I strived to stop dwelling on the past and looked for things to be grateful for. I began to appreciate the little things about my new home, like a beautiful path through the woods directly behind my lot.
Once I believed I was ready to heal, all of the resources I needed showed up for me.
- I was referred to an outstanding Pilates instructor and Personal Trainer who specialized in corrective exercise and changed my life.
- Instead of using finances as an excuse, I realized that even though the family budget was tight, I was worth spending the money required to improve my health.
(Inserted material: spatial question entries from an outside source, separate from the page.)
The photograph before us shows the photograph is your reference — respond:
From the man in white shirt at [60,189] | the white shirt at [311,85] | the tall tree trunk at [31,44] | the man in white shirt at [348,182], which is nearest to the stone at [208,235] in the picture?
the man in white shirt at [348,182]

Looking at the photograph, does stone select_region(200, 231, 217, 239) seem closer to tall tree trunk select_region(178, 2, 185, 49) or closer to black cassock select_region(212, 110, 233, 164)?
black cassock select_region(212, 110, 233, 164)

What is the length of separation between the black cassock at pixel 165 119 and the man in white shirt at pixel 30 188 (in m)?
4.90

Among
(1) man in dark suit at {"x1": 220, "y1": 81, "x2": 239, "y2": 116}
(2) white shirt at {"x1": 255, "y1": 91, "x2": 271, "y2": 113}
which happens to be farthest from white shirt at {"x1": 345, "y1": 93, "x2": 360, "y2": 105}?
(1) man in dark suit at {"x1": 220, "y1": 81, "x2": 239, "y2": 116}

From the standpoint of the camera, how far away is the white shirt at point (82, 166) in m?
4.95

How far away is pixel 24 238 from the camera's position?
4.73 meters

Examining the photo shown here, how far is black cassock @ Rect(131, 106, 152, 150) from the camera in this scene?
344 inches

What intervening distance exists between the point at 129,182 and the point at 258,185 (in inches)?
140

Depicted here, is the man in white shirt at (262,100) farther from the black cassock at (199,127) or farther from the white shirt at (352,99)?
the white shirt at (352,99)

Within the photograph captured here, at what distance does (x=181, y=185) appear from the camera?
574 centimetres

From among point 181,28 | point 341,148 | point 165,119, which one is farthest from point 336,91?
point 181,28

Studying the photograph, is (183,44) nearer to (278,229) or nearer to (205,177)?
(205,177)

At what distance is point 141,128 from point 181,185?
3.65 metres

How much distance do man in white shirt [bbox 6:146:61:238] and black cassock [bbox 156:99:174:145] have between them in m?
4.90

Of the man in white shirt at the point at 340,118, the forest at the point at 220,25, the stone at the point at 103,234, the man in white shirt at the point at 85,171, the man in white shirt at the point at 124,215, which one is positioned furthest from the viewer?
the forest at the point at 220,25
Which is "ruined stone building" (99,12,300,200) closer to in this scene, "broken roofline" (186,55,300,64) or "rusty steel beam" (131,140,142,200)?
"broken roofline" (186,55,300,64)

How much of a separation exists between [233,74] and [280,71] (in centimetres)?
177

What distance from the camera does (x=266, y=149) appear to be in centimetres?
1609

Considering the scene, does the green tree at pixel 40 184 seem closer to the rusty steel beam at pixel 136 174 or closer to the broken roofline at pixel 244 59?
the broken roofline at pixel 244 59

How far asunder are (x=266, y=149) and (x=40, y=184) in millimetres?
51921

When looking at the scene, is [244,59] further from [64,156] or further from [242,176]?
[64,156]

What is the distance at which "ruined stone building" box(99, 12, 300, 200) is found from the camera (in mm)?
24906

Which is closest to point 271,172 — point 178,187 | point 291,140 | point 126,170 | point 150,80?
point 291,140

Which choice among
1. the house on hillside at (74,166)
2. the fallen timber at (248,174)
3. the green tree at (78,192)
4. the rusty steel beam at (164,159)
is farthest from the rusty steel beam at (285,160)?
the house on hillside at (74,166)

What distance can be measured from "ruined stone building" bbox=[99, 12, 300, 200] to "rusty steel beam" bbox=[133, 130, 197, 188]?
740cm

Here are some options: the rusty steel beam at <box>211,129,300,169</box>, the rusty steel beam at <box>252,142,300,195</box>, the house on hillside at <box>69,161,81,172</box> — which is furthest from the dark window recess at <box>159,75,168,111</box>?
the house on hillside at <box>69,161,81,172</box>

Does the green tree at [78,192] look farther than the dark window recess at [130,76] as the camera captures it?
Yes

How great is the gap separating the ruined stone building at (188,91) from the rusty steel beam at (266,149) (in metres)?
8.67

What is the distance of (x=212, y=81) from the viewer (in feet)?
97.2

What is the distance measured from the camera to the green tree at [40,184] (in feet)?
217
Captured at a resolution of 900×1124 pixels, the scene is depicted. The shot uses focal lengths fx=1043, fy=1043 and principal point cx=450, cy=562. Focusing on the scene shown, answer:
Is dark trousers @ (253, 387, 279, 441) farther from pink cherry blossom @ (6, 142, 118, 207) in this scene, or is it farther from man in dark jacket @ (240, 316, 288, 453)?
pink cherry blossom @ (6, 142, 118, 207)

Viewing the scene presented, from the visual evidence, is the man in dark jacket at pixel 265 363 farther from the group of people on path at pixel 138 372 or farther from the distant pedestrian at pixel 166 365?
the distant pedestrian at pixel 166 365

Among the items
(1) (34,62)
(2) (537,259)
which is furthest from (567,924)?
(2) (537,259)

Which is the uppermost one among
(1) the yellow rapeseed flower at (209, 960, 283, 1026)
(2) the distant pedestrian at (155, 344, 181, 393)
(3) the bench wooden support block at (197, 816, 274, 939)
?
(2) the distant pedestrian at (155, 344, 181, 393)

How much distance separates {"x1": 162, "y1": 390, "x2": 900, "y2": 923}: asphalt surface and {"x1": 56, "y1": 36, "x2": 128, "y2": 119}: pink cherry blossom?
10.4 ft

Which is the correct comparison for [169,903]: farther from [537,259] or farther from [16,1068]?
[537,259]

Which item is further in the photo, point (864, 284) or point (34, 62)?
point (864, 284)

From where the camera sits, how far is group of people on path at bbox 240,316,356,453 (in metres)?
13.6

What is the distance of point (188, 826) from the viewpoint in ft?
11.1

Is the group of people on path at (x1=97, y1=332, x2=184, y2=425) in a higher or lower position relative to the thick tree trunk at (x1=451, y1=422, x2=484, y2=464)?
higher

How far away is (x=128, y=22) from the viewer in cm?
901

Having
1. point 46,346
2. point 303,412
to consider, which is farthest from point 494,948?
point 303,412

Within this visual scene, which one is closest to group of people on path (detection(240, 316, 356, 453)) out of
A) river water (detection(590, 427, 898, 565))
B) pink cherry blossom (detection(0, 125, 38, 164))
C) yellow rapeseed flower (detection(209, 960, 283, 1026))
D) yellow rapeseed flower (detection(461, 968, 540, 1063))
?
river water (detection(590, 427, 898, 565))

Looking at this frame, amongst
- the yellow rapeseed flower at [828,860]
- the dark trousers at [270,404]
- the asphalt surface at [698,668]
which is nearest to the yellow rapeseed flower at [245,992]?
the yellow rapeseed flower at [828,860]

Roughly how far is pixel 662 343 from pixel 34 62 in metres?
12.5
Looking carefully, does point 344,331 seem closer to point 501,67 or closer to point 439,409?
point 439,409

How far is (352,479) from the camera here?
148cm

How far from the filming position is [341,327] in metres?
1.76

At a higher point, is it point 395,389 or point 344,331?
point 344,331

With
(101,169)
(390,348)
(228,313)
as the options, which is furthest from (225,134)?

I made the decision to cut back in other areas to prioritize hiring the help I needed to strengthen my body.
- Not only was my instructor on board with my new personal beliefs about mind over matter, he referred me to many more spiritual and inspirational sources, that I was more than ready to delve into.
- My trainer was also the source of many referrals to other professionals that were key in my recovery—an incredible nutritionist, a neurologic chiropractor, and a massage therapist.
- I was inspired to meditate and try acupuncture, both highly beneficial in relieving my stress, pain, and inflammation.
The combination of these resources was the exact prescription I needed to overcome my physical pain and regain control of my life.
It didn’t take long after I decided to exercise my personal power that my half-hearted intentions transformed into hope, and eventually, strong beliefs.
As I experienced small improvements in the gym, I held on to them so tightly that they became huge successes in my mind. This attitude also helped me to stay focused when I had set backs with pain.
Keeping your mind straight, when it loves to go crooked, takes practice. When the pain returned, I used to think, “Here we go again! I knew this would happen!”
But I saw that my mind exercises were paying off when that changed to, “Oh, I remember this. Look at how far I have come! I am grateful my body recovers and will feel better by tomorrow!”
And it always, always does.
Focusing on what was important required me to let go of my need to be perfect.
I started by leaving the house in the morning with unmade beds and a few breakfast dishes still in the sink. Now, my house is not perfect and sometimes we have burgers for dinner, without the buns.
I have prioritized spending time on myself which makes me happier and allows me to be more present as a mother, friend, and neighbor. Giving someone a smile, unexpected gift, or uplifting text is far more fulfilling to me than chairing a committee.
And a spontaneous dance session in the kitchen with the kids might make us late for swim lessons, but we laugh a lot more.
Then one day, as I was bounding up the gym stairs for a training session it hit me—I was pain free. Not only that, but I was happy and my true personality had come back. It had been hidden so long under the doubt, sarcasm, sadness, and anger of chronic pain that I believe I forgot who I truly was.
The comfort of being me now over-rides any physical pain or limitation, in all areas of my life.
Chronic pain is just one mountain to climb. There are so many others.
When you find you are not ascending toward your goals, perhaps looking at your beliefs is the first step to positive change. There is no doubt in my mind that it was for me. Changing your beliefs has the ability to carry you upward, far beyond the summit.